* _Exercise prompt_: Extend the forum reply about the HDF5 1.10.x parallel I/O problem on Lustre, picking up after its final sentence.

Re: Data Chunking parallel IO problem with Lustre 2.10 and HDF5 1.10.x
My apology for taking so long to respond.
We do have a reported JIRA issue with HDF5 1.10.x and OpenMPI, your issue is probably related. We think this is not a Lustre issue, from a technical lead at Intel:
This isn’t a Lustre issue. From the trace, this definitely seems like a bug in openmpi / romio.
The romio in openmpi is pretty outdated and we had bugs fixed in the mpich repo that hasn’t carried over to the ompi repo.
Meanwhile, depending on the ompi version he is using, he can try to use – mca io ompio, or report this to the openmpi mailing list.
I tried your test program using Cray MPI on Lustre (2.6), with HDF5 1.10.1 and develop, and I did not have any issues, so if you need to use 1.10.x then you will for now need to use an alternate version of MPI.

* _Given material_:
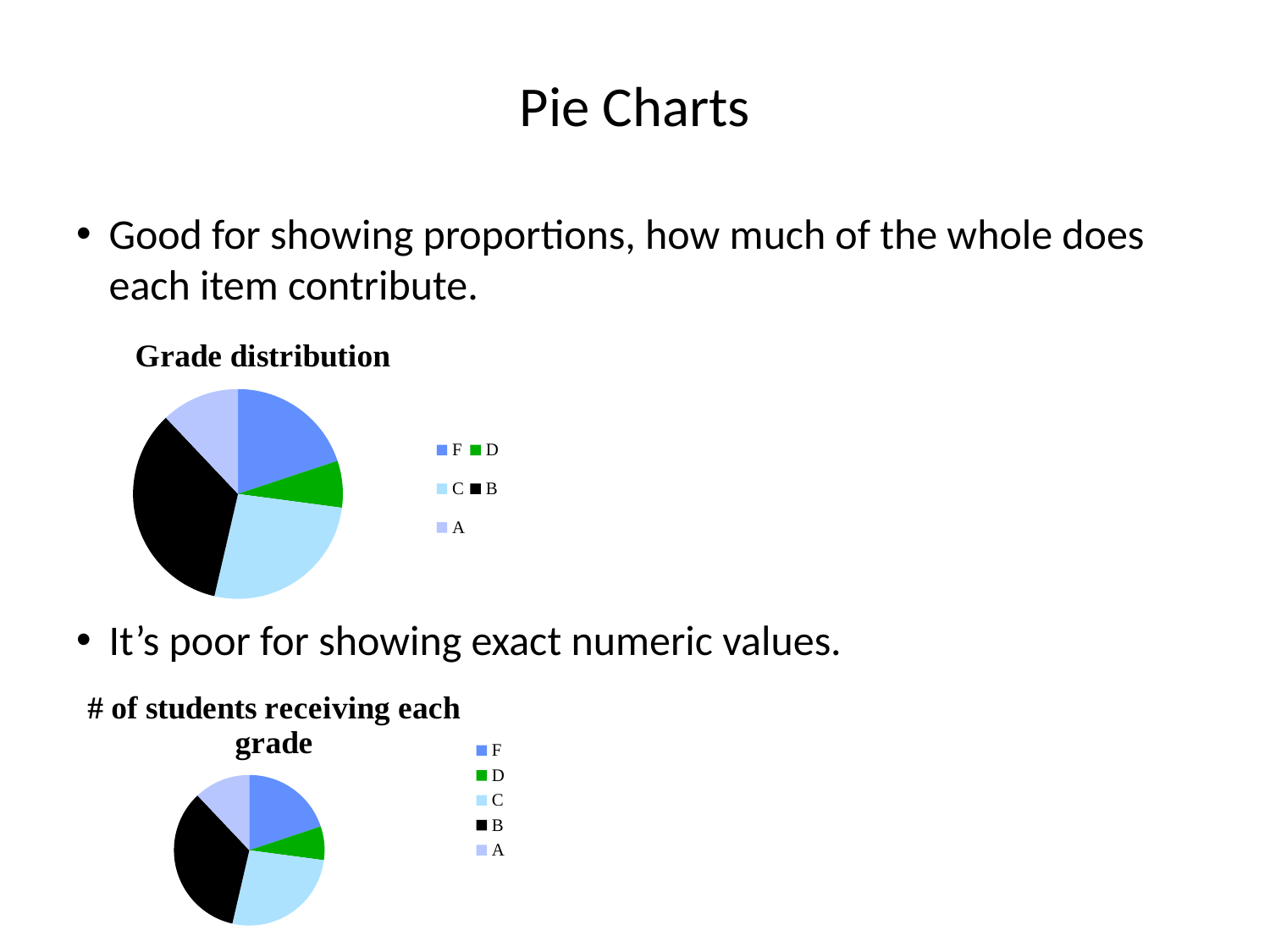
What is the title of the top pie chart on the slide? Grade distribution In the "Grade distribution" chart, how many slices does the pie have? 5 In the "# of students receiving each grade" chart, which slice is larger, B or A? B In the "# of students receiving each grade" chart, which grade has the smallest slice? D In the "Grade distribution" chart, which slice is larger, C or D? C What kind of chart is the "# of students receiving each grade" chart? pie chart In the "# of students receiving each grade" chart, how many entries does the legend list? 5 In the "Grade distribution" chart, what colour is the slice for grade B? black In the "Grade distribution" chart, which grade has the largest slice? B What kind of chart is the "Grade distribution" chart? pie chart In the "Grade distribution" chart, which grade has the smallest slice? D In the "# of students receiving each grade" chart, which grade has the largest slice? B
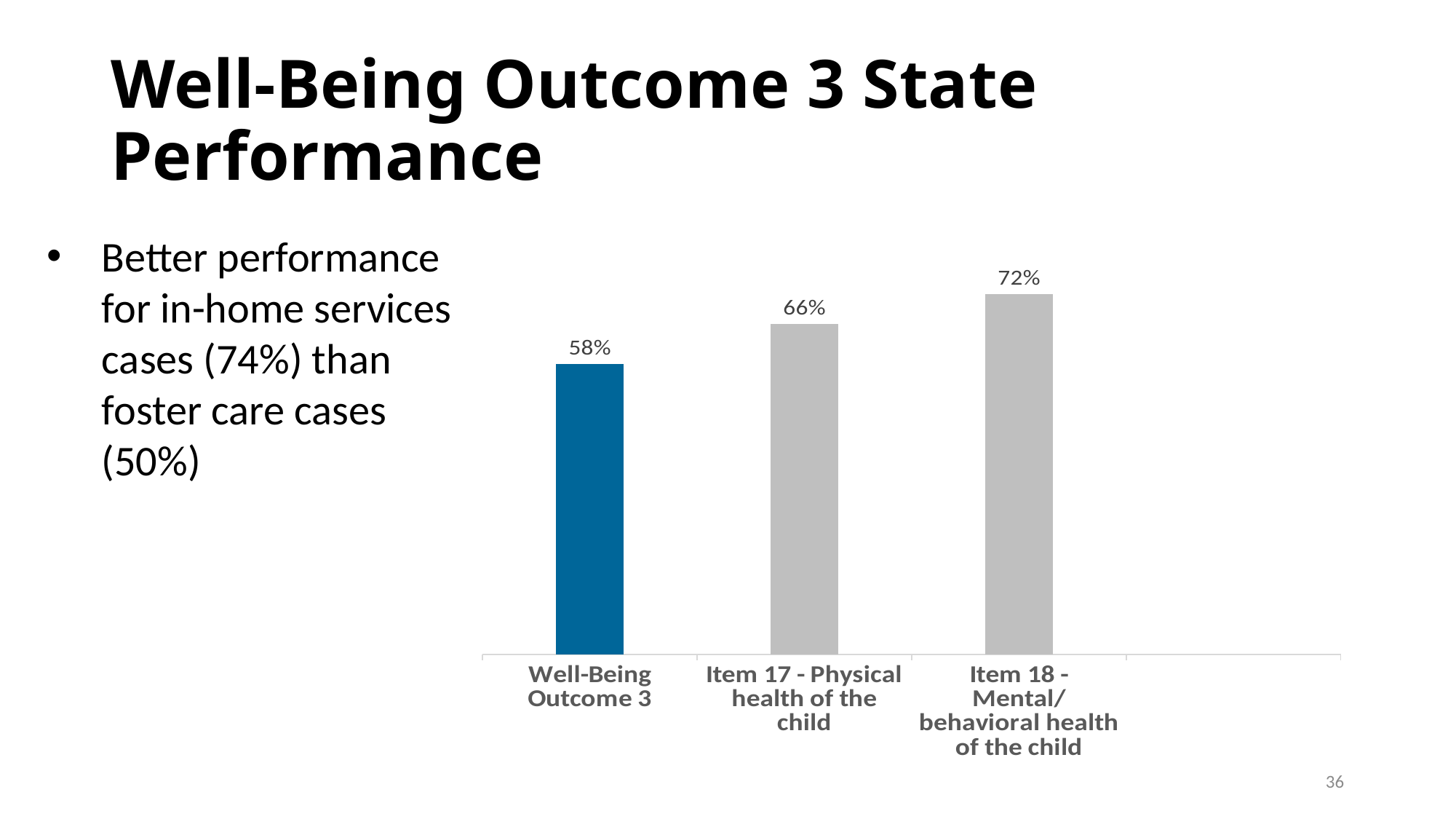
Which bar is coloured blue rather than grey? Well-Being Outcome 3 Which is larger, the value for Item 17 - Physical health of the child or the value for Item 18 - Mental/behavioral health of the child? Item 18 - Mental/behavioral health of the child What is the value for Well-Being Outcome 3? 58% Do the values rise or fall from left to right across the categories? Rise Which category has the highest value? Item 18 - Mental/behavioral health of the child Which category has the lowest value? Well-Being Outcome 3 What is the value for Item 18 - Mental/behavioral health of the child? 72% What is the difference between the values for Item 17 - Physical health of the child and Well-Being Outcome 3? 8% How many categories are shown in the chart? 3 What is the value for Item 17 - Physical health of the child? 66% What kind of chart is shown on the slide? Bar chart What is the difference between the values for Item 18 - Mental/behavioral health of the child and Well-Being Outcome 3? 14%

* _Response_:
On Dec 7, 2017, at 3:44 AM, Bertini, Denis Dr. <[hidden email]> wrote:
I am facing a problem with data chunking using Lustre 2.10 ( and 2.6) filesystem using HDF5 1.10.1 in parallel mode.
I attached in my mail a simple C program which create immediately the crash caused at Line 94 trying
to create the dataset collectively.
I observed the crash when i simply set the chunk size to be the same as the dataset size. I know that this is one
of the "non recommended" setup according to your documentation ("PitFalls")